= Max Gemminger =

German entomologist (1820–1887)

Max Gemminger (22 January 1820 – 18 April 1887) was a German physician, anatomist, zoologist and a curator at Royal Bavarian museum in Munich. He published a major catalogue of the beetles in the collections along with Baron Edgar von Harold, describing a number of taxa. He also worked on fish biology and collaborated with other zoologists of the period.

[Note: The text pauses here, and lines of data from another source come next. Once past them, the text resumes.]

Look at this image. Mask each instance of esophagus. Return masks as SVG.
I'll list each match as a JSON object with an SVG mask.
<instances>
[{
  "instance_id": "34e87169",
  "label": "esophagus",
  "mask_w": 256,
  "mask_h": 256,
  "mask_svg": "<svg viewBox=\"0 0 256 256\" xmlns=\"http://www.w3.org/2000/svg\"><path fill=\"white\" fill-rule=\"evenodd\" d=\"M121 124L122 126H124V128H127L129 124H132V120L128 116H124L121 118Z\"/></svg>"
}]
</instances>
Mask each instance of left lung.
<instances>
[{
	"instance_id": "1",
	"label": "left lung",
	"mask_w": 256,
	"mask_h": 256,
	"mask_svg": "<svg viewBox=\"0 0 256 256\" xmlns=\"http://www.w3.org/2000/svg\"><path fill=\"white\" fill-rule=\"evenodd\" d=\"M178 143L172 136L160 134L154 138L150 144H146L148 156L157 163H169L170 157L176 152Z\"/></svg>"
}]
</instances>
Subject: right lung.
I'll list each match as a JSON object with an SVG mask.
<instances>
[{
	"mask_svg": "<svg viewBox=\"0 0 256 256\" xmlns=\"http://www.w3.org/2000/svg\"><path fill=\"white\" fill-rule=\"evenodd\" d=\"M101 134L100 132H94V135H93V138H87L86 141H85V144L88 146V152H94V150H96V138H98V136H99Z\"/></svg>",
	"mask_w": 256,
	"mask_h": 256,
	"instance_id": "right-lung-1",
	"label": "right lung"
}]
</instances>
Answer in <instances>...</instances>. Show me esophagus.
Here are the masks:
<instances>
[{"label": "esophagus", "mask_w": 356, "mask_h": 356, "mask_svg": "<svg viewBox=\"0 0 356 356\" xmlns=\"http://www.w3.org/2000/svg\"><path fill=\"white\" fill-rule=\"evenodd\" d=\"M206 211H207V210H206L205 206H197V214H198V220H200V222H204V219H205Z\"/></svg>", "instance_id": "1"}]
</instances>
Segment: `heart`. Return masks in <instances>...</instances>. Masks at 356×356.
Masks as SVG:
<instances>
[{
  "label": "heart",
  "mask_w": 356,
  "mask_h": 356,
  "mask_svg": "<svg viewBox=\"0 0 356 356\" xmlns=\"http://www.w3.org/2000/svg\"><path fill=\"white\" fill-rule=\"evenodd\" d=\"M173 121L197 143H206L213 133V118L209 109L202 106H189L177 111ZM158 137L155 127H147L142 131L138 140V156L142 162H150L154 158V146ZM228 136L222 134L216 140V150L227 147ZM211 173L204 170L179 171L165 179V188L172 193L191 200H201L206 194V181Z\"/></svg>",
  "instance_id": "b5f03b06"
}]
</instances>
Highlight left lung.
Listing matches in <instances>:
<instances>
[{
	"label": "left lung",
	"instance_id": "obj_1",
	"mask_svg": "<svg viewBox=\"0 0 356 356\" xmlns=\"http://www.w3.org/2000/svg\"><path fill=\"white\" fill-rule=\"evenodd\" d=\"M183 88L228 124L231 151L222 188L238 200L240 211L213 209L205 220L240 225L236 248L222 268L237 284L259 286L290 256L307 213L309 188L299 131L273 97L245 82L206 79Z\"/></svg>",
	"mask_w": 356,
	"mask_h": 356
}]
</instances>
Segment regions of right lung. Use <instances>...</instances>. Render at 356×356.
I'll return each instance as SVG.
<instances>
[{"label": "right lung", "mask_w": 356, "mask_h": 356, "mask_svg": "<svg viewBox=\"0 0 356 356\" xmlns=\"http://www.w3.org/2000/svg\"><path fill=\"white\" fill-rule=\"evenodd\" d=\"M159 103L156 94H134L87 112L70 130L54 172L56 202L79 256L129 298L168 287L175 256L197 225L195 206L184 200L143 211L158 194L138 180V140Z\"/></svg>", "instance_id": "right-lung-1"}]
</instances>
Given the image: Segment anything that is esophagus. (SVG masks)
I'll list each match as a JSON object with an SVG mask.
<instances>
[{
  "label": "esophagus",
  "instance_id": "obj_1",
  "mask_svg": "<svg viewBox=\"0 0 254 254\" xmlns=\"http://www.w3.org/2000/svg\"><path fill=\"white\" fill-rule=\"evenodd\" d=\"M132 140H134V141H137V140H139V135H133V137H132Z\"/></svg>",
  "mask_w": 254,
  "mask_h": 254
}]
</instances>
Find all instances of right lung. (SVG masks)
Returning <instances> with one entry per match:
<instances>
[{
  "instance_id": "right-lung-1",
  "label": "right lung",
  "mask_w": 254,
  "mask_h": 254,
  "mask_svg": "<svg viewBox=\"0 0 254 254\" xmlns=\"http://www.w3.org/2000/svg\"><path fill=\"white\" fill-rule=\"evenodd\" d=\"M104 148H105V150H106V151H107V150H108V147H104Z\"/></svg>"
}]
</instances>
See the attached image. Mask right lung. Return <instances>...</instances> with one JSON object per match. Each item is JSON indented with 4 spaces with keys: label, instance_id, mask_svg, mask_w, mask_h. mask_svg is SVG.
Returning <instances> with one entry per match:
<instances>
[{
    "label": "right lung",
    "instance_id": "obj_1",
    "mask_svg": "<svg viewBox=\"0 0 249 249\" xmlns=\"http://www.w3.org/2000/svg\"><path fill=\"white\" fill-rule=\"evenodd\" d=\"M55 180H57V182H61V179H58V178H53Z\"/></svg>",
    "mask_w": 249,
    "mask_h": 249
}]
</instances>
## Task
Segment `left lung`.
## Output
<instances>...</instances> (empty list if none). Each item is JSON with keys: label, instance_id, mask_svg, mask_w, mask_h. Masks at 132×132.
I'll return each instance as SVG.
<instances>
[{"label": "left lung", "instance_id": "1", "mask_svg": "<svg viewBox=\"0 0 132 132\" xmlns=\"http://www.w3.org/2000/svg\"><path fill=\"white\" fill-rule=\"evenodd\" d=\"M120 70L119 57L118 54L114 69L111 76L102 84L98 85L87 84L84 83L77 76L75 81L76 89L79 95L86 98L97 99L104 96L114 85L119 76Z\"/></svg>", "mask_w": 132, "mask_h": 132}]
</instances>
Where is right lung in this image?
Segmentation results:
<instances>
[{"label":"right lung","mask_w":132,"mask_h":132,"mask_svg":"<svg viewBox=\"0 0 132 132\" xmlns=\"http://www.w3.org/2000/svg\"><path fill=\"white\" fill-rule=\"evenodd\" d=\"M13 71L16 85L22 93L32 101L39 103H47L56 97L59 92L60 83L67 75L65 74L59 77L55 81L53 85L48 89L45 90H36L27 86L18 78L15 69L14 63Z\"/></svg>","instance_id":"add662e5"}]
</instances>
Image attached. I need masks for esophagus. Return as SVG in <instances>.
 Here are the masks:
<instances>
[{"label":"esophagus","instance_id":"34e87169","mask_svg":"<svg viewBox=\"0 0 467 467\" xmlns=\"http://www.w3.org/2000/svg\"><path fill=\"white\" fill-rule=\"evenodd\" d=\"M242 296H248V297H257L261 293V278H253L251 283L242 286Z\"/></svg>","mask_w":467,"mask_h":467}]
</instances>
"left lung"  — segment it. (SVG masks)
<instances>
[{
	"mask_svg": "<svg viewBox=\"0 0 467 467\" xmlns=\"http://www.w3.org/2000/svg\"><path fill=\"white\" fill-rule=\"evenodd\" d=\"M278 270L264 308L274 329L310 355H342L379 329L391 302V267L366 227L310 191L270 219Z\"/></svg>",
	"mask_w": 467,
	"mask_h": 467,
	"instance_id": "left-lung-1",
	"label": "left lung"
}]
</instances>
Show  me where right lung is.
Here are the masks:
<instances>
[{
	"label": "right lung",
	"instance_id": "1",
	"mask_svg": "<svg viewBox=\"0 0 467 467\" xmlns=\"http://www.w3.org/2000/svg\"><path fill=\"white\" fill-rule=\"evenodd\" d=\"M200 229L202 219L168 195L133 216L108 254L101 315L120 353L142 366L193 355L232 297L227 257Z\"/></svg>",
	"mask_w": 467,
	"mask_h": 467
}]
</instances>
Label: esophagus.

Gemminger was born in Munich and went to a Latin school in Regensburg and from 1834 at Munich. He went to the Ludwig-Maximilians-Universität München where he received a doctorate in medicine. His 1847 dissertation was on the electric organs of the Mormyrus. He described four bones dorsal and ventral to the electric organ that were named later as "Gemminger bones" while a horseshoe shaped bone around the optic nerve of birds has been termed as "Gemminger ossicles" or os opticus. He then became the head of a municipal museum in Trieste. In 1849, he moved to the museum in Munich instigated by his former doctoral advisor, the embryologist Michael Pius Erdl (1815–1848) to work under the director Andreas Wagner. In 1864, he became an assistant to Carl Theodor von Siebold. From 1886, Gemminger worked on the beetle collections and produced a 12 volume catalog, Catalogus coleopterorum hucusque descriptorum synonymicus et systematicus, along with Baron Edgar von Harold over the course of 30 years. The work dealt with more than 77,000 species. He continued his studies on fish biology and was involved in the introduction of Lucioperca sandra to Lake Starnberg.

Gemminger was a member of the Regensburg Zoological-Mineralogical Society, the "Lotos" society of Prague as well as the entomological society of Stettin.